*PROMPT*: Rewrite the part of the material that opens with the line containing "What distance would" and runs through the end, replacing "ceiling air vent" with "overhead vent" and leaving everything else unchanged.

*INPUT MATERIAL*:
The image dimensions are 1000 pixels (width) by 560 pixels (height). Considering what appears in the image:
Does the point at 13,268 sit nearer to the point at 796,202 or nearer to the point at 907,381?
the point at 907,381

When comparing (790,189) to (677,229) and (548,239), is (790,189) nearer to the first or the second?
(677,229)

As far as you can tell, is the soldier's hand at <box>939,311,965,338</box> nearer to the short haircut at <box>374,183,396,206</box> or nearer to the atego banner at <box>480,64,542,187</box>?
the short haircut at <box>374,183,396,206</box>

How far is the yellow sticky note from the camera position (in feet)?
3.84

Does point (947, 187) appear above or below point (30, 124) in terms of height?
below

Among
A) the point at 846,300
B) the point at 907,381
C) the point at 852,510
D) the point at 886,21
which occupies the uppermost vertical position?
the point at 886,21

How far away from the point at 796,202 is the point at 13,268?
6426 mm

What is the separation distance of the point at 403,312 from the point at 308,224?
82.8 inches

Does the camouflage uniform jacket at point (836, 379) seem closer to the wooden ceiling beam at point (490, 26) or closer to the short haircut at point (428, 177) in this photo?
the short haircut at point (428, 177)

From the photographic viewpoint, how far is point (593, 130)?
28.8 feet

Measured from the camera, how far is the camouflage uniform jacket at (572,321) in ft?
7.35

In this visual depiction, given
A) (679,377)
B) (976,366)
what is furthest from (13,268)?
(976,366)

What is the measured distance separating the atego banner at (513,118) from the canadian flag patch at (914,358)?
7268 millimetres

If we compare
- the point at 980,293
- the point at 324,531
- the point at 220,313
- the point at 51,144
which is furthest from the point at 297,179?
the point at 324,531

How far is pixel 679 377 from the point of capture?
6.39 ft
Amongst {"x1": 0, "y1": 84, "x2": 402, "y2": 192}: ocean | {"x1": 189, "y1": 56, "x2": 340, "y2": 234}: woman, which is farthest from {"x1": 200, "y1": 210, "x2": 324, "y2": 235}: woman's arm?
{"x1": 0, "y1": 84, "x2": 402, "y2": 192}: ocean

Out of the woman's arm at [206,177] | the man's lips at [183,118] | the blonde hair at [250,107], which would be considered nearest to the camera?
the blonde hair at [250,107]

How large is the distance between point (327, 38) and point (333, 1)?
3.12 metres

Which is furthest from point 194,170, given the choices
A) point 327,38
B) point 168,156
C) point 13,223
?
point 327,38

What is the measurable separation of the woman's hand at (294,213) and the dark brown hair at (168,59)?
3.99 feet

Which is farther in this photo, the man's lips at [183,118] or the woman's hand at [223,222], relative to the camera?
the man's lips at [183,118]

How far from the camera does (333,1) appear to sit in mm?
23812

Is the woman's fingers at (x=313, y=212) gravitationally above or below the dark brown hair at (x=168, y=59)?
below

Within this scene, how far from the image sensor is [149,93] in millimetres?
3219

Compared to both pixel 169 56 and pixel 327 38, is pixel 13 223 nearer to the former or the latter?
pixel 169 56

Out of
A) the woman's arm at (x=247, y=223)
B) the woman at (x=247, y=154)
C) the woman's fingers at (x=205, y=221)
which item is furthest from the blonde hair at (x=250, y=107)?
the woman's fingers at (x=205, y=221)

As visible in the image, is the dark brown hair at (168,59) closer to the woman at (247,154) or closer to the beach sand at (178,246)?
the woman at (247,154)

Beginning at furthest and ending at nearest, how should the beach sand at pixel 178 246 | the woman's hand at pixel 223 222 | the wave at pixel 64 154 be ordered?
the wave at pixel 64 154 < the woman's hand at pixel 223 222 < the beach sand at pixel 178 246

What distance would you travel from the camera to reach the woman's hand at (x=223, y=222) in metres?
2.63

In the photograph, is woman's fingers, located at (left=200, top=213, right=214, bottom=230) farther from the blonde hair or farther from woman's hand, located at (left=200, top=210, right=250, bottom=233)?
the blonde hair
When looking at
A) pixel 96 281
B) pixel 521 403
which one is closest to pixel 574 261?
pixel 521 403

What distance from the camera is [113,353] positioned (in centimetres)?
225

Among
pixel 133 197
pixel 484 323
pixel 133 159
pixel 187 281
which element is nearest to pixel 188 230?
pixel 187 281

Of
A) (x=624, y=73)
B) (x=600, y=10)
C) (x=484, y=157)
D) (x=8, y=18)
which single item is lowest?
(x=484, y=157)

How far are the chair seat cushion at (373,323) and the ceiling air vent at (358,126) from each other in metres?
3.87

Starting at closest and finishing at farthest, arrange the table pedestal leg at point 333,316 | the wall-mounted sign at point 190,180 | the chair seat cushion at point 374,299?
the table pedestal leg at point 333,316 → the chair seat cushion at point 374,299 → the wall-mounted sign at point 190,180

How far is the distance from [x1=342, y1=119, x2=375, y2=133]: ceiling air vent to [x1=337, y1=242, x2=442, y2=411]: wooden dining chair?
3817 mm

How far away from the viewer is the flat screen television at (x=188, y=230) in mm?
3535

*COMPLETED EXERCISE*:
What distance would you travel from the camera to reach the woman's hand at (x=223, y=222) in metres?
2.63

In the photograph, is woman's fingers, located at (left=200, top=213, right=214, bottom=230) farther from the blonde hair or farther from woman's hand, located at (left=200, top=210, right=250, bottom=233)?
the blonde hair
When looking at
A) pixel 96 281
B) pixel 521 403
which one is closest to pixel 574 261?
pixel 521 403

What distance from the camera is [113,353] positioned (in centimetres)?
225

Among
pixel 133 197
pixel 484 323
pixel 133 159
pixel 187 281
which element is nearest to pixel 188 230?
pixel 187 281

Of
A) (x=624, y=73)
B) (x=600, y=10)
C) (x=484, y=157)
D) (x=8, y=18)
which single item is lowest?
(x=484, y=157)

How far are the chair seat cushion at (373,323) and the overhead vent at (358,126) from each other in metres?
3.87

Starting at closest and finishing at farthest, arrange the table pedestal leg at point 333,316 | the wall-mounted sign at point 190,180 | the chair seat cushion at point 374,299?
the table pedestal leg at point 333,316 → the chair seat cushion at point 374,299 → the wall-mounted sign at point 190,180

How far is the distance from [x1=342, y1=119, x2=375, y2=133]: overhead vent to [x1=337, y1=242, x2=442, y2=411]: wooden dining chair?
3817 mm

How far away from the viewer is the flat screen television at (x=188, y=230) in mm?
3535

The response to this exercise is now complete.